DATA below:
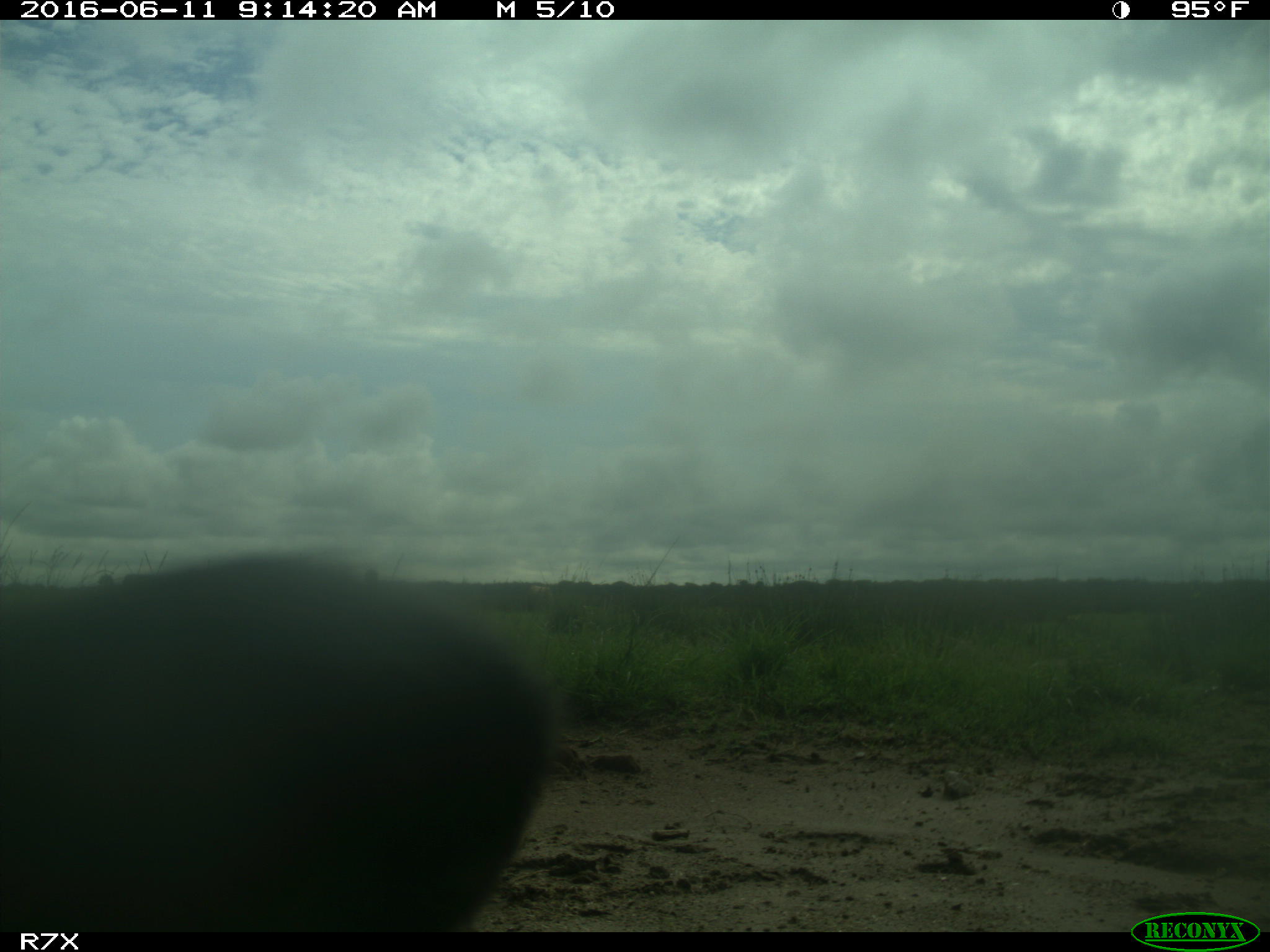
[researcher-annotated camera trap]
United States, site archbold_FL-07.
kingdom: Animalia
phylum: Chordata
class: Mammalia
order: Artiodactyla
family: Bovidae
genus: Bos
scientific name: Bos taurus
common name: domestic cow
End of DATA.
DATA below:
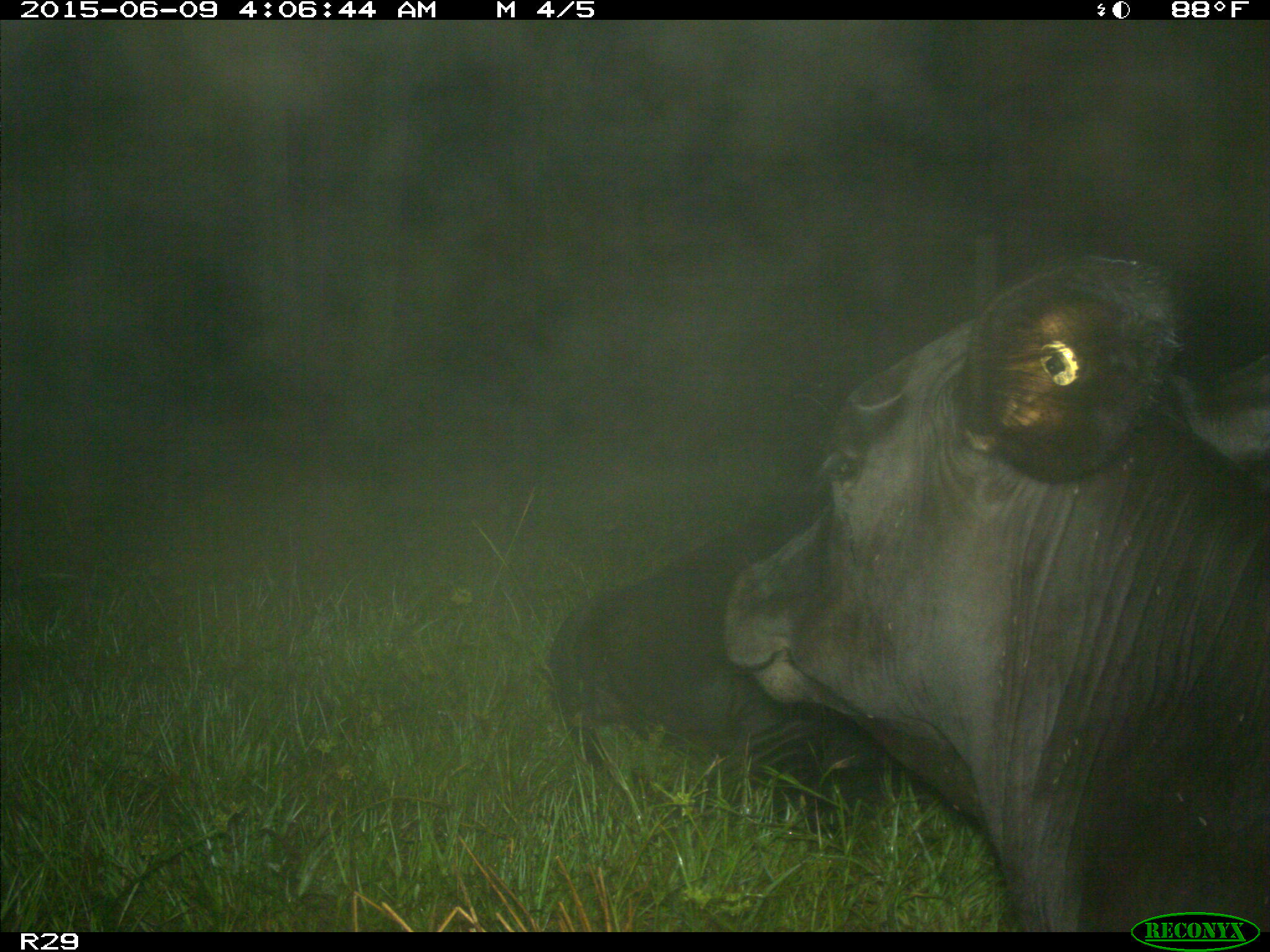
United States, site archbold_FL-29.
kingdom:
End of DATA.
**WHAT IS EXPECTED**: If a line in the entries above has the word "States", copy it.

**RESPONSE AREA**:
United States, site archbold_FL-07.
United States, site archbold_FL-29.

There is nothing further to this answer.